Hi all.
Reposting here what I already posted
(https://github.com/true-async/php-true-async-rfc/discussions/8#discussioncomment-15074303)
in the discussion on php-true-async-rfc (the discussion should really
move there from this list IMO).
Senior software artisan here with 15 years of PHP experience, 8 years of
async PHP experience (amphp v2, then v3), 5 years of go experience, 3
years of Rust experience, and much more.
My recommendation for async PHP is:
- Stackful coroutines
- Colorless functions
- Existing IO functions should be async
- Some memory isolation: shared statics maybe with a separate attribute
(i.e. allow fiber-local statics which have uses, but also allow normal
statics as is already the case to allow for caching); while getting rid
of globals (not statics) in general would be nice, I feel like it would
be out of scope for this RFC.
Race conditions are **not** an issue, like they are not an issue in
the vast majority of languages, as there is a variety of tools and
models to work with them: channels (go), mutexes (go, amphp, rust, C,
C++, etc), actor model (any language), etc.

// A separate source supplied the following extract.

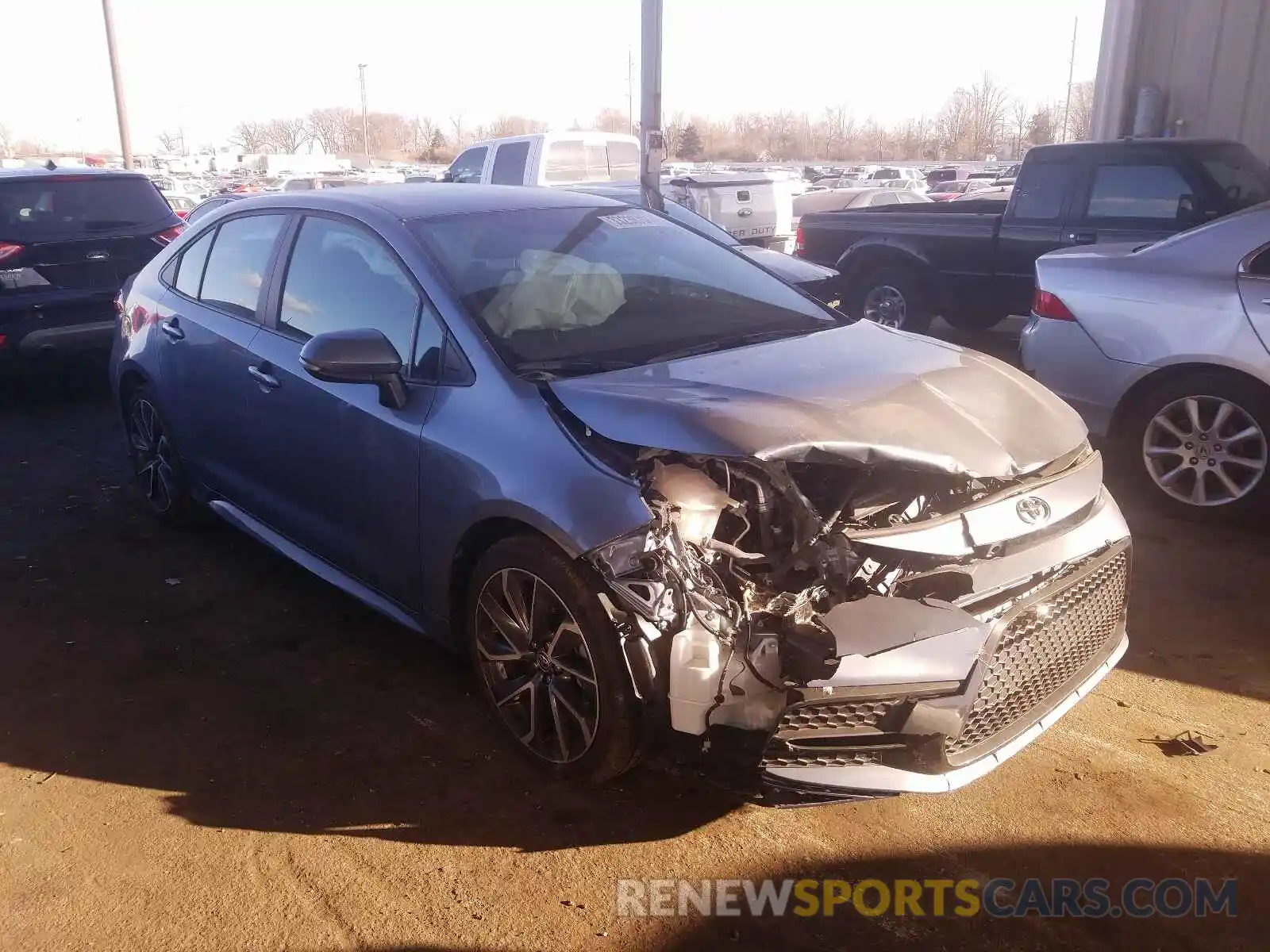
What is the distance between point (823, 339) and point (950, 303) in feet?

This model matches the status quo in golang and amphp v3: from my 8
years of experience in writing async both **business logic** and
**abstraction logic** in multiple languages, this is the best
concurrency model.
Some evidence:
I maintain [MadelineProto](https://github.com/danog/MadelineProto/), the
biggest PHP MTProto client.
MTProto is an async binary protocol over TCP (no HTTP involved),
requires heavy caching in order for clients to function correctly, and a
lot race-heavy abstractions.
MadelineProto is a framework which contains a fully async MTProto client.

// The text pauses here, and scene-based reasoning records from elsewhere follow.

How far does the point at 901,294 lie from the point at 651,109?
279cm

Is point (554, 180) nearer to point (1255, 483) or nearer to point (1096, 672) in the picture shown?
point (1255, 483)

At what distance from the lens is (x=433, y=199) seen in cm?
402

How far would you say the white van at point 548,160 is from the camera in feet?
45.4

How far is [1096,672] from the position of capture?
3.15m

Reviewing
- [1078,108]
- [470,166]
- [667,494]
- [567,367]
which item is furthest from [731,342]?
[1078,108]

I migrated MadelineProto to async PHP with amphp v2 (colored, stackless
async) in 2018, and then to amphp v3 (colorless, stackful async) in 2022.
- The biggest problem while using v2 was the colored approach, requiring
the use of await (yield, using await for clarity from here on) every
time a function may become async: this is the status quo of some
languages like JS, but in reality **it becomes a giant pain when writing
a lot of business logic**: not only that, there were constant **breaking
changes** every time a method that previously wasn't async (i.e. had no
network/IO logic) suddenly becomes async (thus requiring the use of await).
In MadelineProto, I worked around this with a custom coroutine
runtime (replacing that of amphp v2), which allowed users to `await`
even non-async functions: by then forcing users to always await all
methods of the framework, I managed to avoid breaking changes every time
an abstraction became async.
Clearly, this was a crutch, made to workaround a big usability issue
for end users, caused by colored functions.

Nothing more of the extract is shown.